• _Activity_:
Reproduce the listing below exactly. Pictures do not belong in the copy.

• _Source data_:

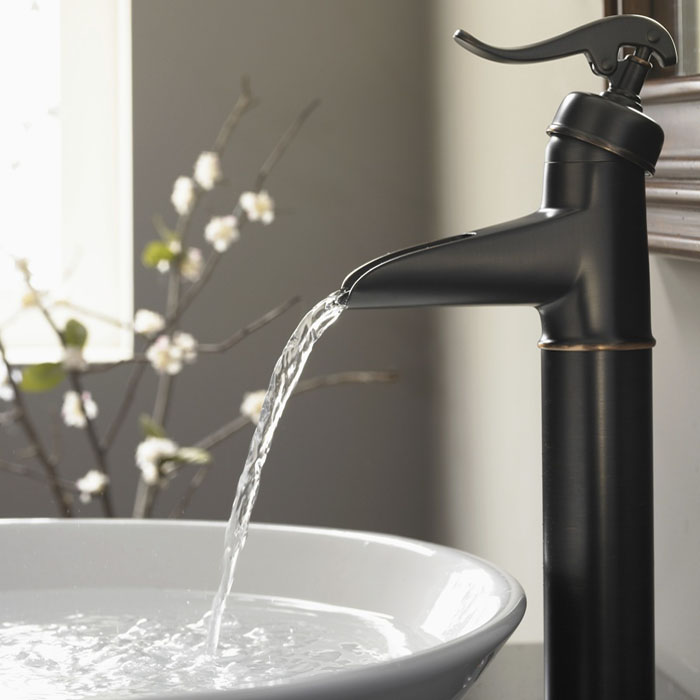 cheap faucets for bathroom (features)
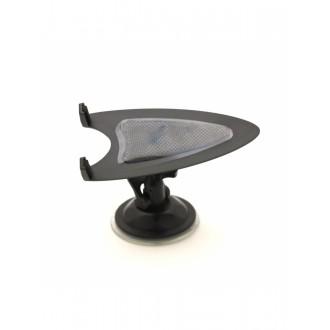Automobilinis Universalus telefono laikiklis Tellos CPH-07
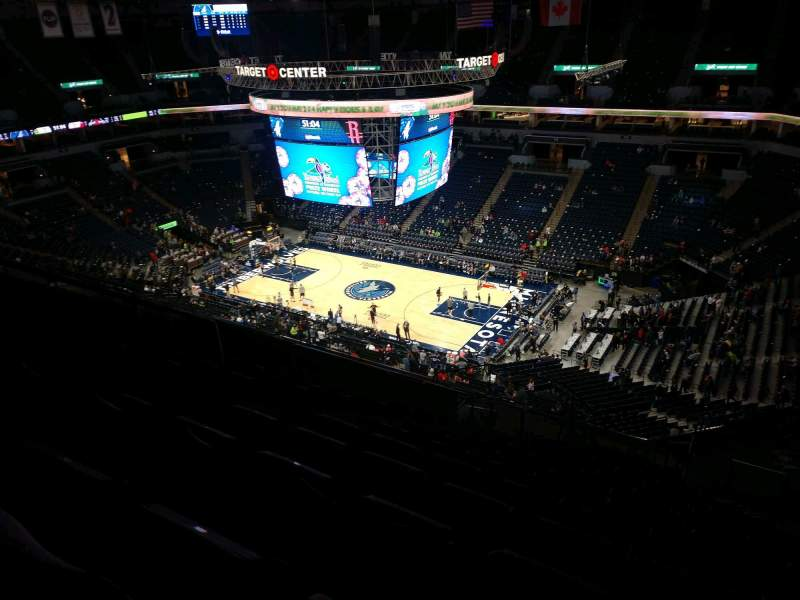 Seating view for Target Center Section 227 Row U Seat 7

• _Written solution_:
 cheap faucets for bathroom (features)
Automobilinis Universalus telefono laikiklis Tellos CPH-07
 Seating view for Target Center Section 227 Row U Seat 7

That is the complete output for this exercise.